Dataset entries

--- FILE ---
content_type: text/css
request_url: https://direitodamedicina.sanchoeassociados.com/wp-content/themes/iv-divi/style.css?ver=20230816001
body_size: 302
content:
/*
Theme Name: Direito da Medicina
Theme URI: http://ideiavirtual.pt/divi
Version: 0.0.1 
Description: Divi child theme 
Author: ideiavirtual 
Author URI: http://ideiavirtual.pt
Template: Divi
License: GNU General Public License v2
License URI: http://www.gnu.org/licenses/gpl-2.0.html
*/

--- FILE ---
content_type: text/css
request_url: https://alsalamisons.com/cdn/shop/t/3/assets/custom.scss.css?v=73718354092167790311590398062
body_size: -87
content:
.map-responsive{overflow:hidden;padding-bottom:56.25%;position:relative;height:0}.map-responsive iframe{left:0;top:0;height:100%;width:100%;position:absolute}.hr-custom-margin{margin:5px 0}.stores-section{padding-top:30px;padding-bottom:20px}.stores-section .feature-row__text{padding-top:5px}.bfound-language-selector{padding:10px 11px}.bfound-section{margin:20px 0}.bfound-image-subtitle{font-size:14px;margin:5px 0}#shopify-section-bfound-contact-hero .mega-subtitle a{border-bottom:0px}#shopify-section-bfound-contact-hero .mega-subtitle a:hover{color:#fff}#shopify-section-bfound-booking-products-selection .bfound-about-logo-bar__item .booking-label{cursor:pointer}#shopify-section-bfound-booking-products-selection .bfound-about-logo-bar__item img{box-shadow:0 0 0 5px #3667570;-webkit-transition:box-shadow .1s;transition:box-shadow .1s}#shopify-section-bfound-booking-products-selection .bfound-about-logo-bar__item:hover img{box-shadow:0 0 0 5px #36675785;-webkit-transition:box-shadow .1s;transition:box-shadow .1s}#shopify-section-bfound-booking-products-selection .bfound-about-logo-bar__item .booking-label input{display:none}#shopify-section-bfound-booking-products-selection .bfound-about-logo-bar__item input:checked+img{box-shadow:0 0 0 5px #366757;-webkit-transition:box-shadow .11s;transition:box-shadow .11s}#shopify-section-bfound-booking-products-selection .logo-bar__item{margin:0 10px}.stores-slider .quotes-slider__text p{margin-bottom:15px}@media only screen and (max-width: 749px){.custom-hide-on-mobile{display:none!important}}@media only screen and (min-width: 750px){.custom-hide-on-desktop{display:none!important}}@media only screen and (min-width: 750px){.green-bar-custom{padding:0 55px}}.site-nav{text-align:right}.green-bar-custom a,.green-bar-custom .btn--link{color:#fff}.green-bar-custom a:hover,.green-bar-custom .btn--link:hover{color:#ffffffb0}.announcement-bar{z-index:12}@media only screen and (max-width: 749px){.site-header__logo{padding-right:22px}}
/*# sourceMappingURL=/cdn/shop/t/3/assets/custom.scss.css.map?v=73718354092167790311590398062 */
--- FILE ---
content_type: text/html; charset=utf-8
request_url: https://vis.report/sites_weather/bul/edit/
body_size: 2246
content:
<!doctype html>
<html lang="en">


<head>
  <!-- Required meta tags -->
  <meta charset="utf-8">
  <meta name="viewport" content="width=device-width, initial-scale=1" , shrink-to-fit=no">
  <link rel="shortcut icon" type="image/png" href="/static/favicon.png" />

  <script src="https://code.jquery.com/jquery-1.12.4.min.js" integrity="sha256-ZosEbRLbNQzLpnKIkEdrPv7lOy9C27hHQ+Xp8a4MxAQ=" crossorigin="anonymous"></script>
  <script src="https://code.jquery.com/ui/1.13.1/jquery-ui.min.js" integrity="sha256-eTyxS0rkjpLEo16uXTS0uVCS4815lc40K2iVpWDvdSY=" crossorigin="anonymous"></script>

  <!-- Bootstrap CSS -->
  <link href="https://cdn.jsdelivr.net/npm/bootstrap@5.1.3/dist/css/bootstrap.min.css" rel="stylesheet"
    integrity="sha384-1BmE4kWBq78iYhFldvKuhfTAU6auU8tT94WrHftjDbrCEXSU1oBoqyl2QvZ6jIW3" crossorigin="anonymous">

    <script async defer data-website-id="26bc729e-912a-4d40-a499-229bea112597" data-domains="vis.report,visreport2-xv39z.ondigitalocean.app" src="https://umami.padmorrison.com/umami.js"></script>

▶ _TRY IT_:
The first line of the records begins the span, and the line containing "Author URI: http://ideiavirtual.pt" ends it. Reproduce that span exactly, both ends included.

▶ _TASK ANSWER_:
--- FILE ---
content_type: text/css
request_url: https://direitodamedicina.sanchoeassociados.com/wp-content/themes/iv-divi/style.css?ver=20230816001
body_size: 302
content:
/*
Theme Name: Direito da Medicina
Theme URI: http://ideiavirtual.pt/divi
Version: 0.0.1 
Description: Divi child theme 
Author: ideiavirtual 
Author URI: http://ideiavirtual.pt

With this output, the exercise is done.